This combination of "reports" press releases and journalism that cherry picks
and tortures statistics is scientism of the worst kind.

Where is cause and where is effect effect? What other things have interlinked
causal relationships with these things? These realities are complicated and
trying to boil it down to this college degree earns people this much is just
not really the way reality works.

A 25 year old with a solid academic background in statistics, big data &
business from name brand Universities is likely to be optimizing his earning
potential. He's very likely to be getting knowledgable advice, assistance and
socialization to this end from parents. This is not a randomized experience.
The got into the degree. They passed it. They decided to get into it.
Causation runs both ways, in loops, in zigzags.

For a high school graduate with decades of experience… What circumstances
yield 35 year olds without any tertiary education in 2015? The starting point
is different, the trajectory is different. It's complex.

Coming from a non American who quite like americans I would also point out
that there are many uniquely american blind spots here. One is the mercantile
approach to education. Universities can proudly and flagrantly advertise their
prestige with prices and viscera versa.

First, the American student is a consumer and investor. This is kind of cool
and useful in that it forces people to consider realities like the market
demand for graduates of a degree. But it also generates the kind of flat, dull
and incorrect analysis where a degree is going to be causally linked to a
salary, justifying the enormous (and often unnecessary) costs. Universities
need this to justify what they charge and students need to justify their
spend.

Second, I think Americans have a very weird relationship with the concepts and
vocabulary of socialism. Socialism (followed closely and arguably by Liberal
Capitalism) was probably the most influentially socio-economic-political
movement of the 20th century. The ideas influence the US no less than
anywhere. But Americans have a weird relationship with them.

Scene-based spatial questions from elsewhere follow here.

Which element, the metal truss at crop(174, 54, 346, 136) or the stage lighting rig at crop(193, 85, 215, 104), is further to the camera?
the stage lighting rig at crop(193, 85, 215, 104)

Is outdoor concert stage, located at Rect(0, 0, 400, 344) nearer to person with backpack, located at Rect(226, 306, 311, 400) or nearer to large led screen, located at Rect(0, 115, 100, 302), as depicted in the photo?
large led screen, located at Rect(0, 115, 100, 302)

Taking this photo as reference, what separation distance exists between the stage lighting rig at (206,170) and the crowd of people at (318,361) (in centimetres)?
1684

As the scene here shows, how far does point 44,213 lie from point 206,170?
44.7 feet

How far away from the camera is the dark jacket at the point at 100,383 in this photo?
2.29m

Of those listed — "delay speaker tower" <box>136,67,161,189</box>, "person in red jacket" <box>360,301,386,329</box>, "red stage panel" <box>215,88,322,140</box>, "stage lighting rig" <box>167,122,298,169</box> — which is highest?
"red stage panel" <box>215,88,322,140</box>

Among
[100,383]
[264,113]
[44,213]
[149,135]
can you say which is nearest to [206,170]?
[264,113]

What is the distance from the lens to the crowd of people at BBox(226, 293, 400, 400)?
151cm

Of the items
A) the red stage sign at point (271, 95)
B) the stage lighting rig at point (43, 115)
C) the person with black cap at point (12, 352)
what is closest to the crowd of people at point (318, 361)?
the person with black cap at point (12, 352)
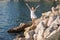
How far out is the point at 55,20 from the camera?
93.1 ft

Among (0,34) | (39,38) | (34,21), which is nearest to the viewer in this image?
(39,38)

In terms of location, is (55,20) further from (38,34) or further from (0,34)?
(0,34)

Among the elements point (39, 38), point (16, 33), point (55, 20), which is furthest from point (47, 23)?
point (16, 33)

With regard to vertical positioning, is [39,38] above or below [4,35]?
below

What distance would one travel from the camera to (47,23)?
1185 inches

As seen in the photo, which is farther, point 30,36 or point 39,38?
point 30,36

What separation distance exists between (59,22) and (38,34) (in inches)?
105

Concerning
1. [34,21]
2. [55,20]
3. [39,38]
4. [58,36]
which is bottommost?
[58,36]

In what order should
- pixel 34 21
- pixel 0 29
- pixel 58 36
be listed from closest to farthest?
pixel 58 36 < pixel 34 21 < pixel 0 29

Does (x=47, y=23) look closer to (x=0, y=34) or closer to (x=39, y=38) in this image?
(x=39, y=38)

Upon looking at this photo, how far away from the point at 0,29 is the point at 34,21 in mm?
8719

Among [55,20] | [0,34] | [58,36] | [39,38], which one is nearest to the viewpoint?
[58,36]

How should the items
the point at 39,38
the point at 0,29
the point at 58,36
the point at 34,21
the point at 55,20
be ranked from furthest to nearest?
the point at 0,29 < the point at 34,21 < the point at 55,20 < the point at 39,38 < the point at 58,36

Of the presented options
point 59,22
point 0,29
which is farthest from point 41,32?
point 0,29
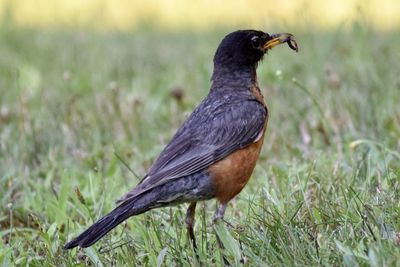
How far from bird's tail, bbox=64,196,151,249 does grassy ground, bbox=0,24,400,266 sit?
14cm

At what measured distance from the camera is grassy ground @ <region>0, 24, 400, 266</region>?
424 cm

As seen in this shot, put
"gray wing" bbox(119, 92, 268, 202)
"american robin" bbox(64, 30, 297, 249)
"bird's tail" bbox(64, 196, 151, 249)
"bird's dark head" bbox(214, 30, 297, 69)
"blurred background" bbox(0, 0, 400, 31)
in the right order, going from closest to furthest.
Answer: "bird's tail" bbox(64, 196, 151, 249)
"american robin" bbox(64, 30, 297, 249)
"gray wing" bbox(119, 92, 268, 202)
"bird's dark head" bbox(214, 30, 297, 69)
"blurred background" bbox(0, 0, 400, 31)

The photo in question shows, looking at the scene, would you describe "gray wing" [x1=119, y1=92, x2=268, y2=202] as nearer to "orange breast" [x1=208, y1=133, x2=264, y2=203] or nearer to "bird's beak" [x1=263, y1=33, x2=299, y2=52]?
"orange breast" [x1=208, y1=133, x2=264, y2=203]

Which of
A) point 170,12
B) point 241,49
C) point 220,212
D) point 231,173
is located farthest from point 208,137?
point 170,12

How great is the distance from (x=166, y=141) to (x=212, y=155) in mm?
2018

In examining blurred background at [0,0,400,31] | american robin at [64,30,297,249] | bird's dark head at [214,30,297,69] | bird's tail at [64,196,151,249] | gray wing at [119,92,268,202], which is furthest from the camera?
blurred background at [0,0,400,31]

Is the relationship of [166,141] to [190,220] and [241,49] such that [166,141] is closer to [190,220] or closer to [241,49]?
[241,49]

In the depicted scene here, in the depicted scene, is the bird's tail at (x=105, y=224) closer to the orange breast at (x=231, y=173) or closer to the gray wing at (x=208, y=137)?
the gray wing at (x=208, y=137)

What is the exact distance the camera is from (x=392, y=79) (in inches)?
285

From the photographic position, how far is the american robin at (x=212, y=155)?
4.54 meters

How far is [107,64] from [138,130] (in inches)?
78.5

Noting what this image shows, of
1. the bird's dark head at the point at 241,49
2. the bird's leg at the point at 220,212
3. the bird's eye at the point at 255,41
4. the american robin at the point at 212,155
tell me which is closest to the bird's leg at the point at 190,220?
the american robin at the point at 212,155

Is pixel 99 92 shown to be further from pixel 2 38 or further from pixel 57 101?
pixel 2 38

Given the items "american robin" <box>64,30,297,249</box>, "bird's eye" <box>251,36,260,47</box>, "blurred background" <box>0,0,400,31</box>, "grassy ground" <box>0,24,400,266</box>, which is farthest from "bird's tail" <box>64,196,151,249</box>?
"blurred background" <box>0,0,400,31</box>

At the centre of it all is the aversion to considering anything from the lens
of class.

Universities are now and have always been, central to class issues. They are
where class is established. They are instruments of class mobility, class
immobility. They are places where class culture is consolidated.

I would guess that class is a major determining factor in earning potential,
and that a lot of the mechanics of this are via universities.

When you consider some cluster of college graduates and compare them to high
school graduates with 10 years experience, you are comparing samples of class
clusters.